I was in the mood for blogging so I registered johndearmond.com. Go for name recognition, yeah, that’s the ticket. Same thing happened with .net and .org only with a twist. Now johndearmond.com was connection-resetting about half the time. Straw that broke the camel’s back.

I had set up a little starter blog using WordPress [3] at GoDaddy. I used it enough to know that I liked its combination of ease of use, power, ready-made templates and ease of hacking the templates to get just the desired look. WP was one of the “free” installs that Godaddy provided.
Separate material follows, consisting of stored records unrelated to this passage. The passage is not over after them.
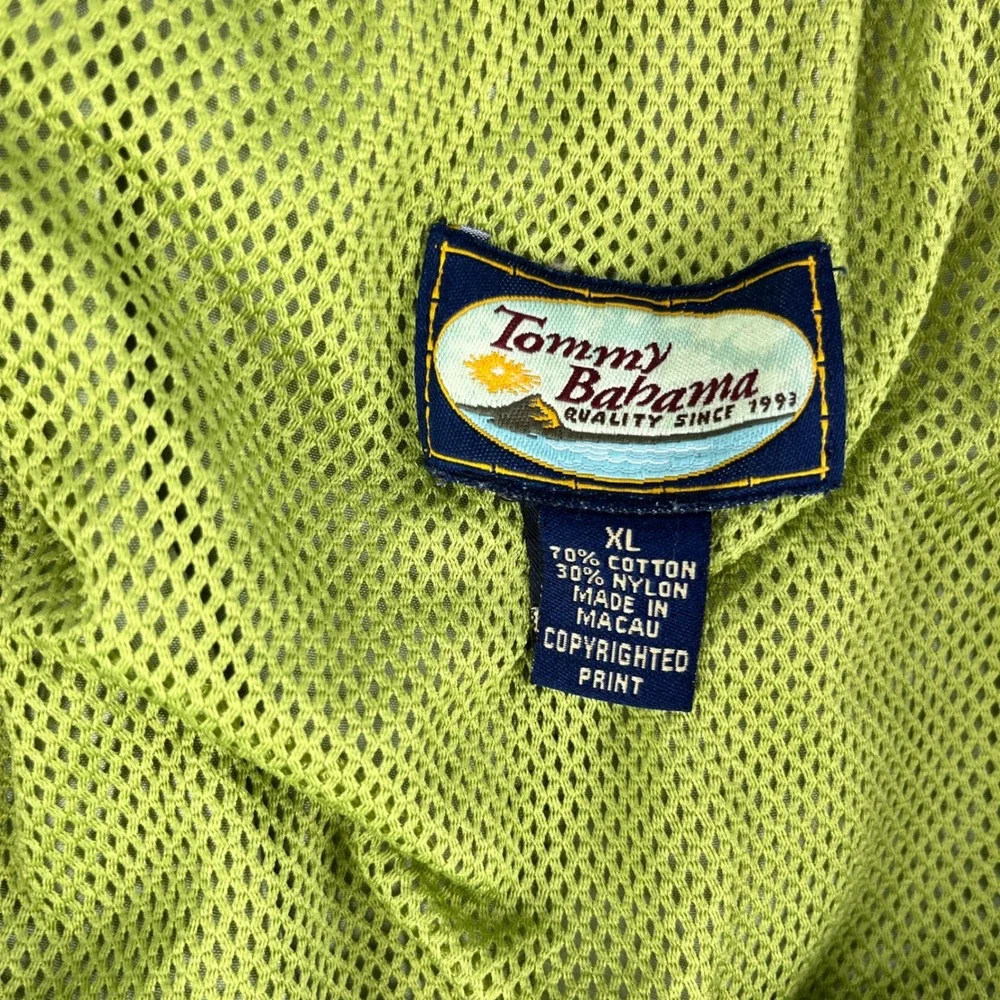Vintage Tommy Bahama Pin Up girl pirate Board Shorts Men XL (35) swim‎ trunks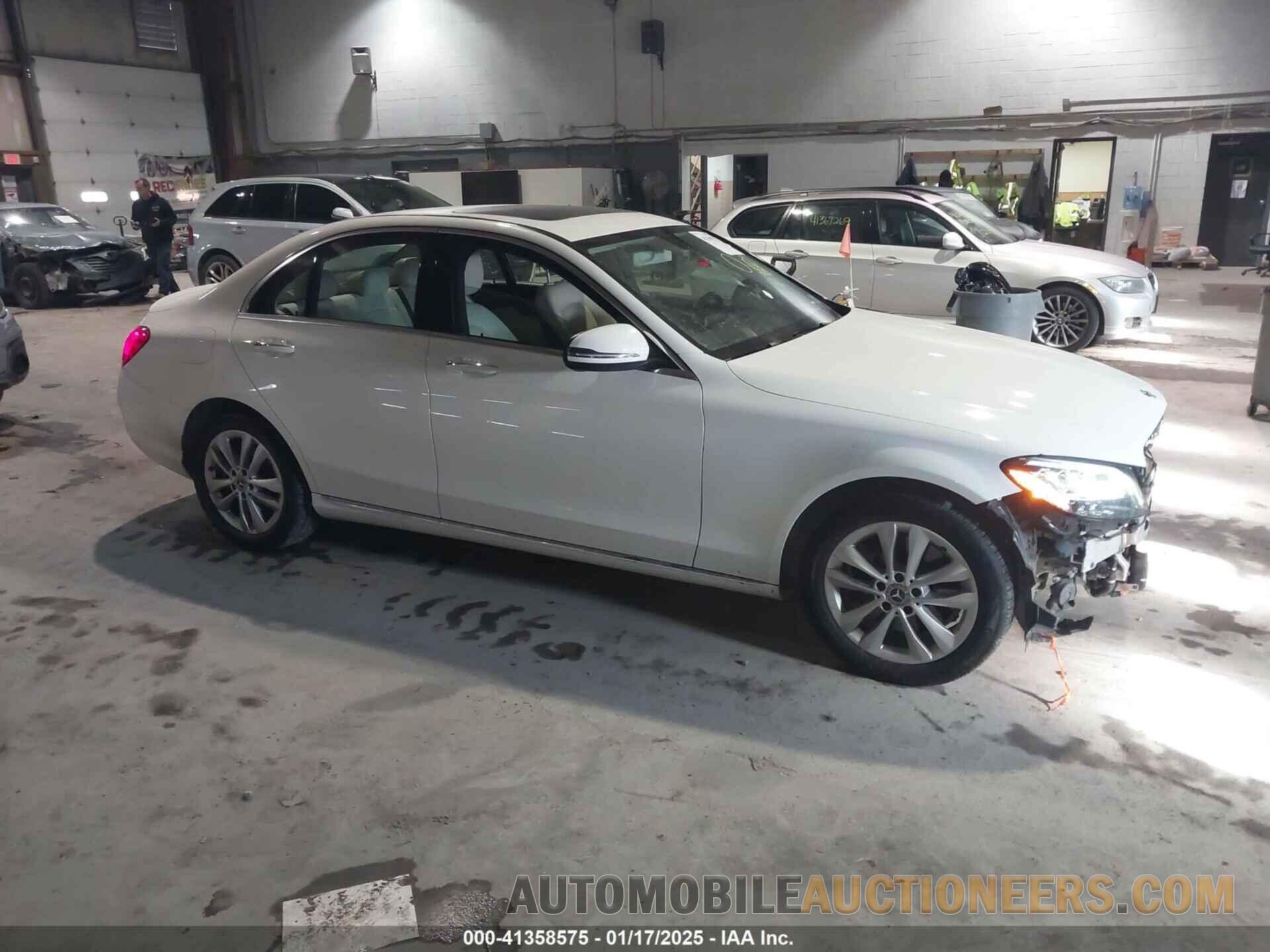 55SWF8EB0KU286808 MERCEDES-BENZ C 300 2019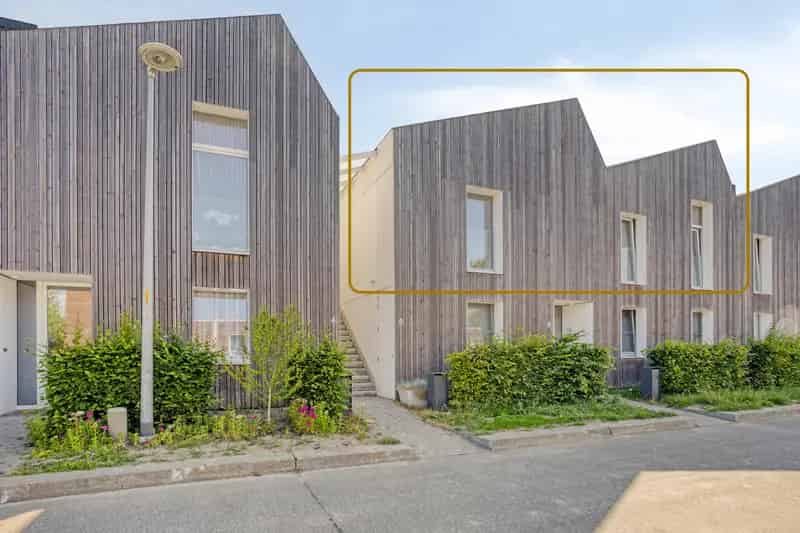 Huis te huur: Instapklare Stapelwoning met Tuin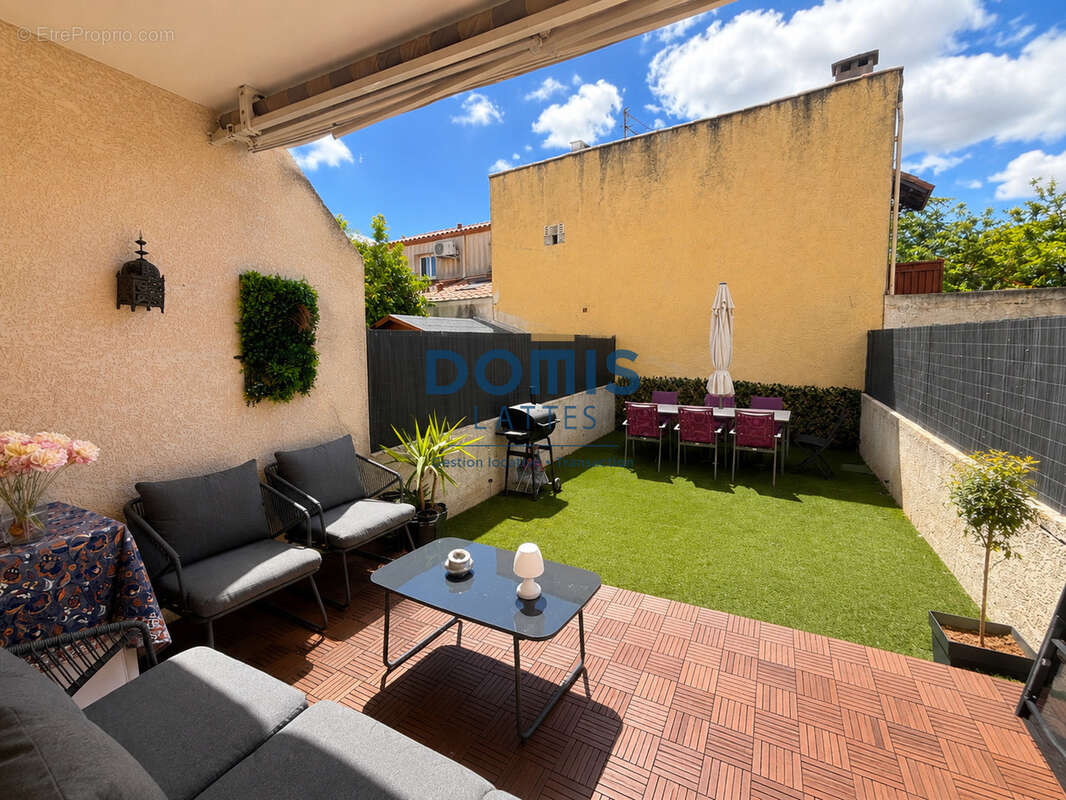 Appartement à MAUGUIO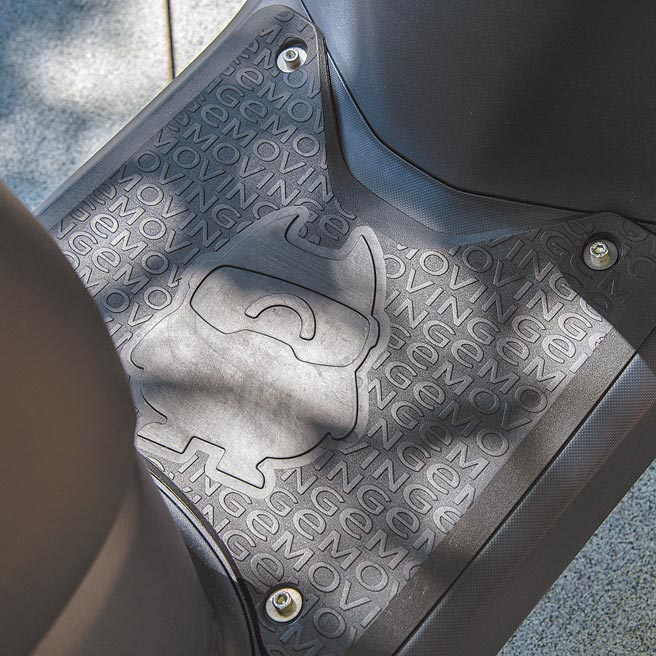 e-mu造型专属脚踏垫。（陈大任摄）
I decided to go the other direction, see what hosting companies the guys at WordPress recommend. That page is here [4]. I pretty much went down the list.

I was getting so backed up with work that I asked a 15 year old whiz kid friend of mine for some help. He recommended a couple of hosting companies. More on that in another post. Executive summary: 15 year old whiz kids have the knowledge but not the experience to make such recommendations. My fault, not his.

I ended up spending over 3 weeks going through 5 other hosting companies before I found The One, Dreamhost.com [1]. In each instance I’d go through the laborious process of moving my web site’s contents (over half a gig’s worth) to the new host, only to run into a show-stopper. Dreamhost has everything I need and some things I didn’t realize I needed. Tech support is quick, is manned by genuine Americans (nerds, if I’m to guess) and is accurate.

As it stands now, everything is moved to DreamHost except my domain registrations. GoDaddy, for some reason, doesn’t make moving registrations all that easy. I wonder why?

In part Two I’ll look at specific examples of hosting problems and then details everything that makes hosting a breeze.

In Part Three I’ll review off-line Blog editing software. I’ve spent over a week trying out all the packages I could find. Executive summary: do some of these publisher ever actually use the software that they publish? Sheesh. Kinda letting the cat out of the bag, the winna is BlogDesk. [5] Like much of the best-of-class software these days, BlogDesk is free.